[Caption-style text data]
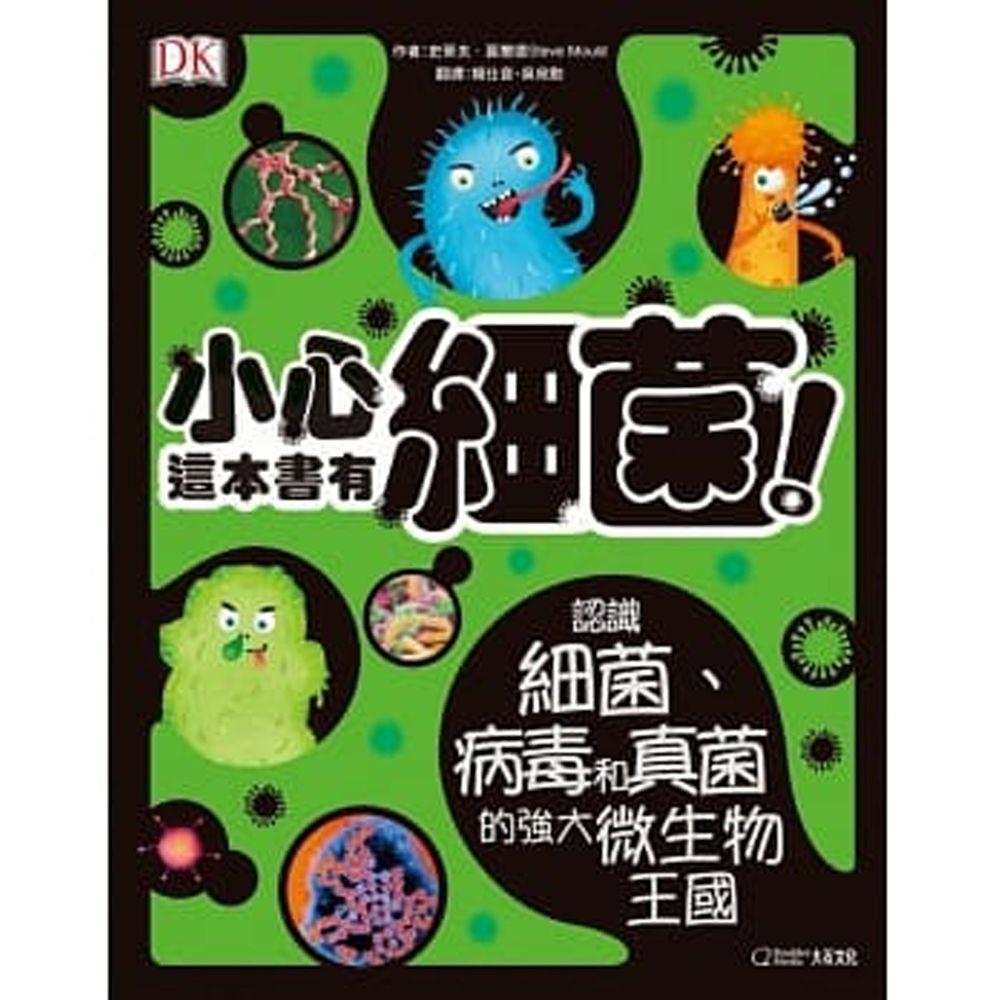 小心,這本書有細菌!:認識細菌、病毒和真菌的強大微生物王國 (精裝 / 72頁/全彩印刷)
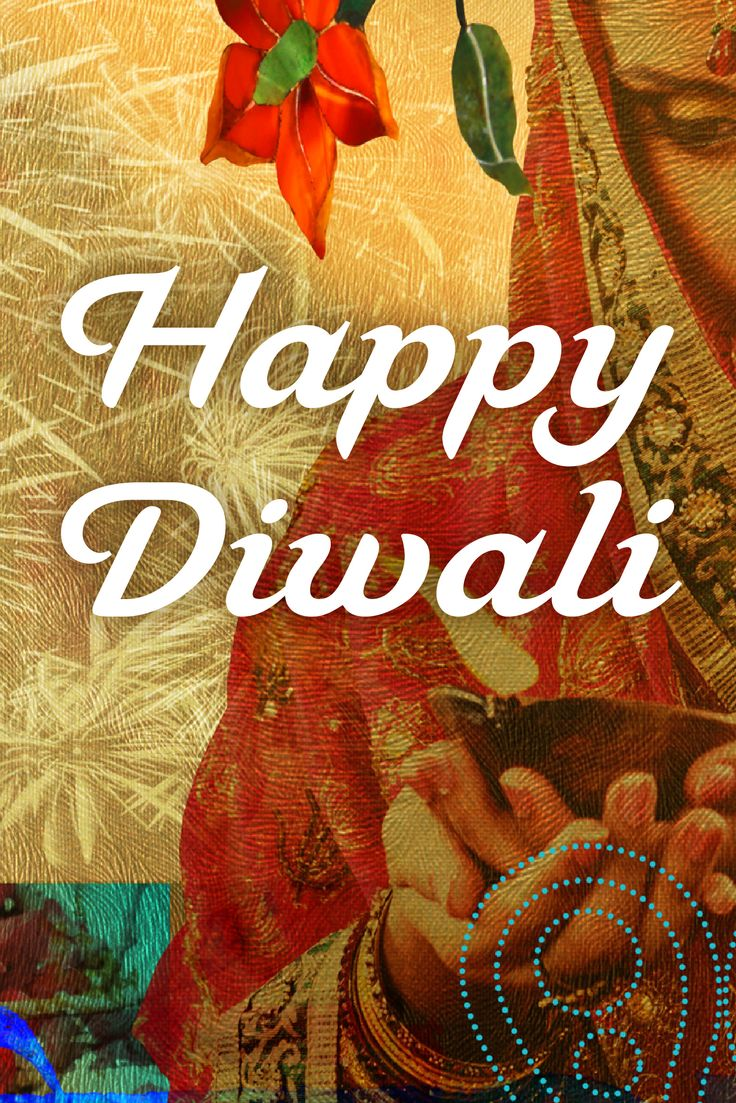 Wish a very Happy and Prosperous Diwali from Brar's-Bovaird!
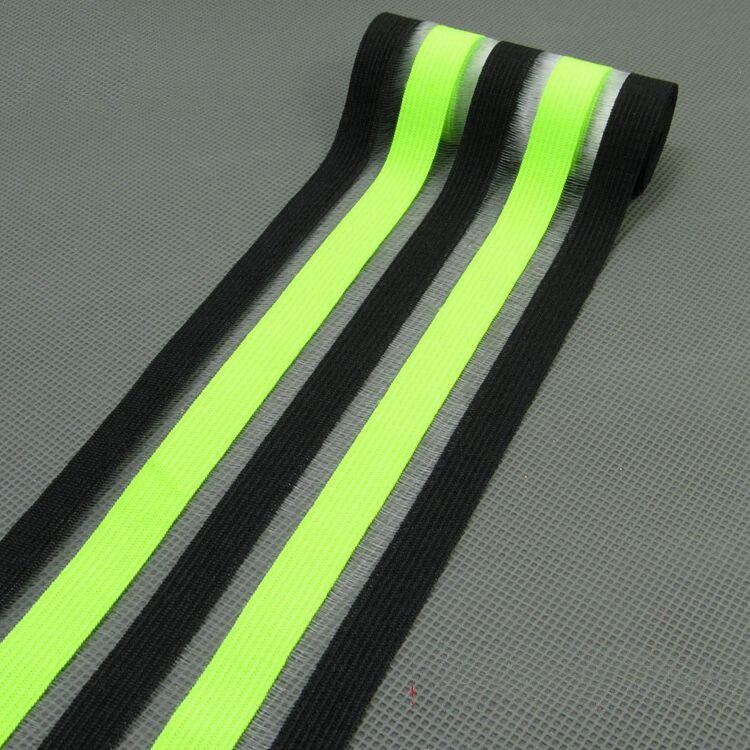 2 метра 9 см модные эластичные ленты кружева ленты пояс ремни резинка DIY девушка платье брюки юбка аксессуары для одежды - Цвет: blackfluoresceyellow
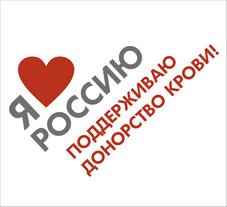 prazdnik_spasibo-227x207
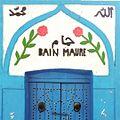 Bain maure Tunisien.jpg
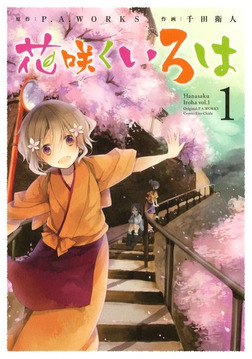 【20%OFF】花咲くいろは【全5冊セット】-電子書籍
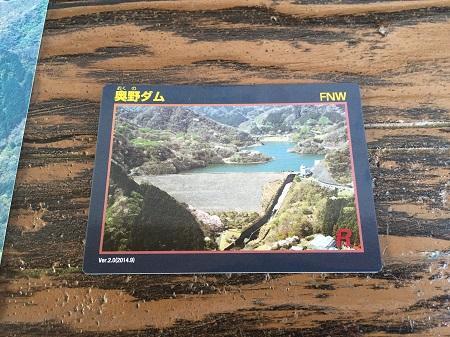 20160714奥野ダム15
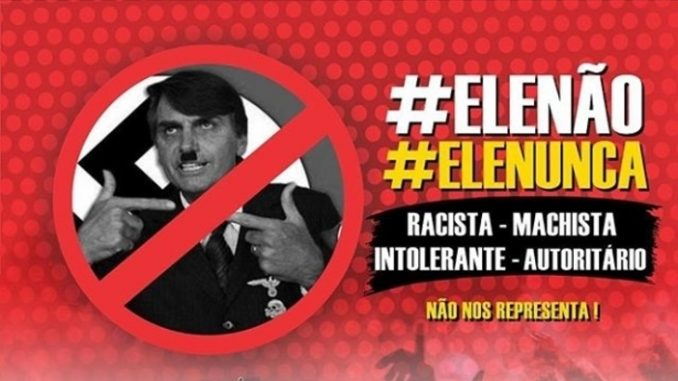 Image result for ele nao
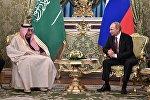 Президент РФ Владимир Путин и король Саудовской Аравии Сальман Бен Абдель Азиз Аль Сауд (слева) во время встречи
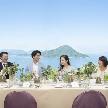 グランドプリンスホテル広島:【家族婚にオススメ】絶景を豪華試食と共に♪少人数婚相談会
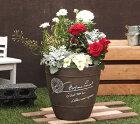 【15%OFF】植木鉢プランターファイバーストーン[194-952S]8号おしゃれ可愛い丸型花アンティーク風ガーデニング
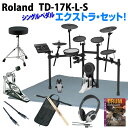 Roland TD-17K-L-S Extra Set / Single Pedal 【ikbp5】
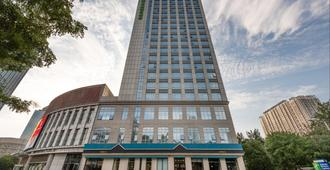 Holiday Inn Express Tianjin Heping - Tianjin - Building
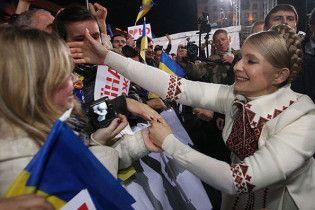 На Тимошенко готували сім замахів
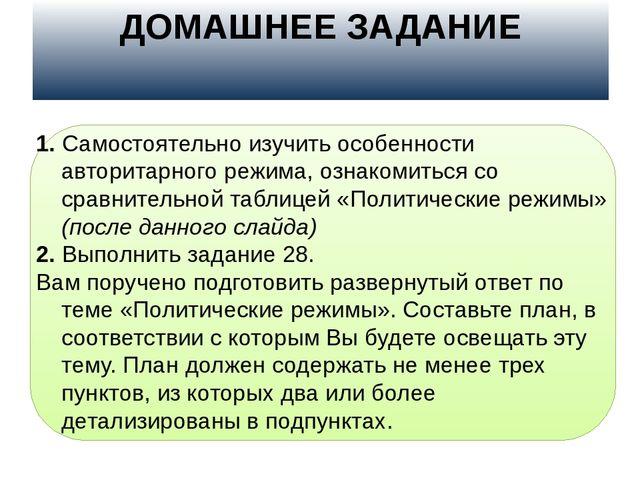 ДОМАШНЕЕ ЗАДАНИЕ 1. Самостоятельно изучить особенности авторитарного режима,...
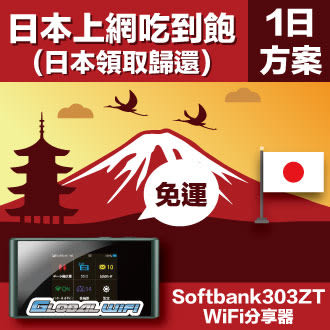GLOBAL WiFi 亞洲行動上網分享器 日本 Softbank 4G 無限制 (日本領取/歸還)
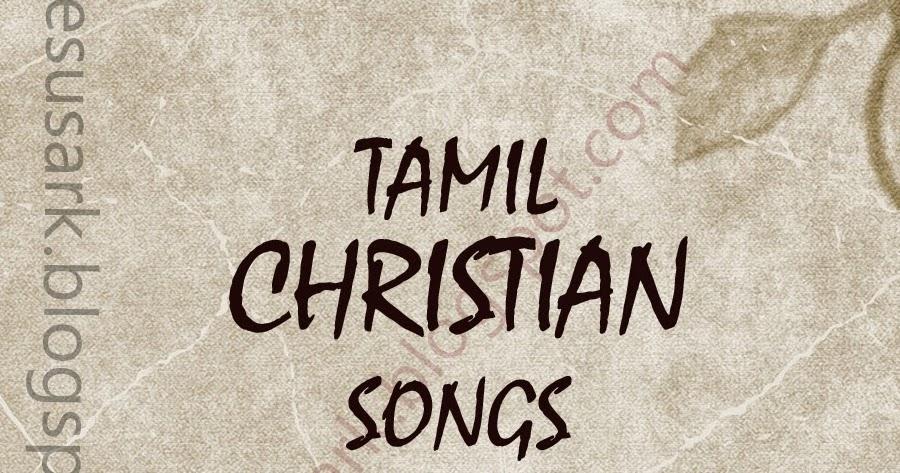 Top 50 Jesus Songs Free Download Free
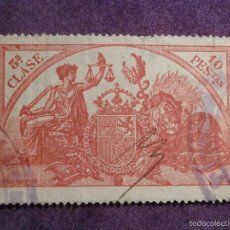 Sellos: SELLO FISCAL - POLIZA AÑO 1904 CLASE 5 ª - 10 PESETAS - ROJO - 1903 ? DENTADO - RARO. Lote 58284687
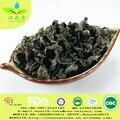 0.3 kg de alimento Natural salvaje hongo negro secado seta oreja/Oreja De Madera de Fujian Tulou Se comida china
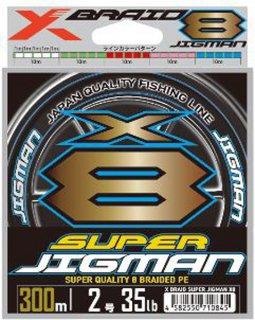 XBRAID SUPER JIGMAN X8(PEライン)200m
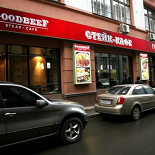 Ресторан Goodbeef - фотография 4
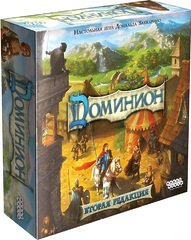 Настольная игра Доминион (вторая редакция) Dominion (Second Edition)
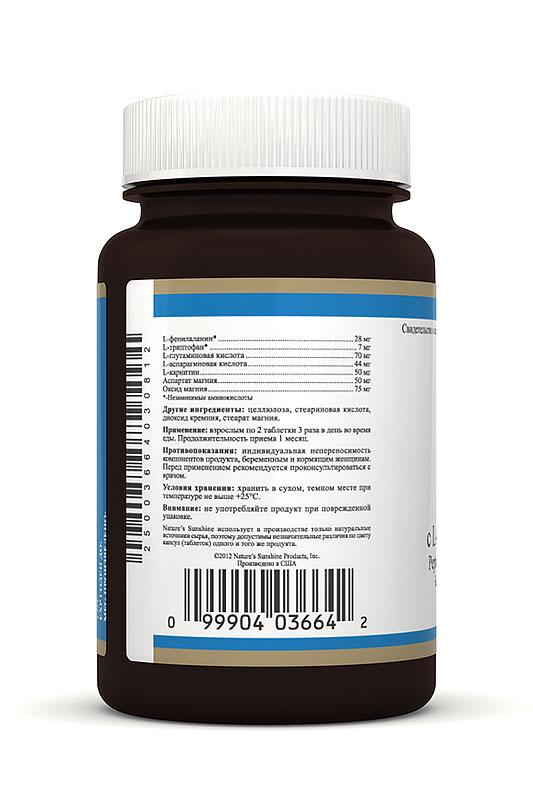 Картинка Пептовит с L-карнитином и магнием / Peptovit with L-Carnitine & Мagnesium от магазина Nature's Sunshine Products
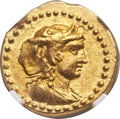 Ancients:Roman Republic, Ancients: L. Cestius and C. Norbanus (43 BC). AV aureus (20mm, 7.96 gm, 12h). ...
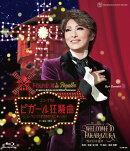 月組宝塚大劇場公演『WELCOME TO TAKARAZUKA -雪と月と花とー』/ミュージカル『ピガール狂騒曲』【Blu-ray】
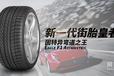 昆明轮胎固特异轮胎更换哪家比较好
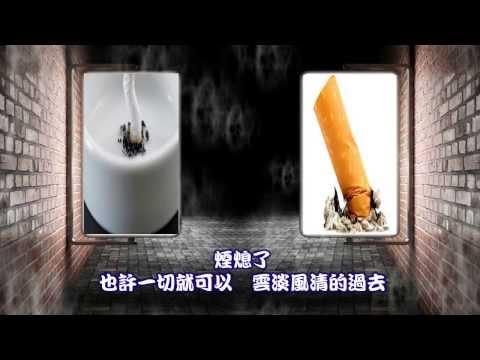 姜育恆 戒煙如你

[The task] All of the records above should be returned exactly, though the pictures should not.

[Response area]
 小心,這本書有細菌!:認識細菌、病毒和真菌的強大微生物王國 (精裝 / 72頁/全彩印刷)
 Wish a very Happy and Prosperous Diwali from Brar's-Bovaird!
 2 метра 9 см модные эластичные ленты кружева ленты пояс ремни резинка DIY девушка платье брюки юбка аксессуары для одежды - Цвет: blackfluoresceyellow
 prazdnik_spasibo-227x207
 Bain maure Tunisien.jpg
 【20%OFF】花咲くいろは【全5冊セット】-電子書籍
 20160714奥野ダム15
 Image result for ele nao
 Президент РФ Владимир Путин и король Саудовской Аравии Сальман Бен Абдель Азиз Аль Сауд (слева) во время встречи
 グランドプリンスホテル広島:【家族婚にオススメ】絶景を豪華試食と共に♪少人数婚相談会
 【15%OFF】植木鉢プランターファイバーストーン[194-952S]8号おしゃれ可愛い丸型花アンティーク風ガーデニング
 Roland TD-17K-L-S Extra Set / Single Pedal 【ikbp5】
 Holiday Inn Express Tianjin Heping - Tianjin - Building
 На Тимошенко готували сім замахів
 ДОМАШНЕЕ ЗАДАНИЕ 1. Самостоятельно изучить особенности авторитарного режима,...
GLOBAL WiFi 亞洲行動上網分享器 日本 Softbank 4G 無限制 (日本領取/歸還)
 Top 50 Jesus Songs Free Download Free
 Sellos: SELLO FISCAL - POLIZA AÑO 1904 CLASE 5 ª - 10 PESETAS - ROJO - 1903 ? DENTADO - RARO. Lote 58284687
 0.3 kg de alimento Natural salvaje hongo negro secado seta oreja/Oreja De Madera de Fujian Tulou Se comida china
 XBRAID SUPER JIGMAN X8(PEライン)200m
 Ресторан Goodbeef - фотография 4
 Настольная игра Доминион (вторая редакция) Dominion (Second Edition)
 Картинка Пептовит с L-карнитином и магнием / Peptovit with L-Carnitine & Мagnesium от магазина Nature's Sunshine Products
 Ancients:Roman Republic, Ancients: L. Cestius and C. Norbanus (43 BC). AV aureus (20mm, 7.96 gm, 12h). ...
 月組宝塚大劇場公演『WELCOME TO TAKARAZUKA -雪と月と花とー』/ミュージカル『ピガール狂騒曲』【Blu-ray】
 昆明轮胎固特异轮胎更换哪家比较好
 姜育恆 戒煙如你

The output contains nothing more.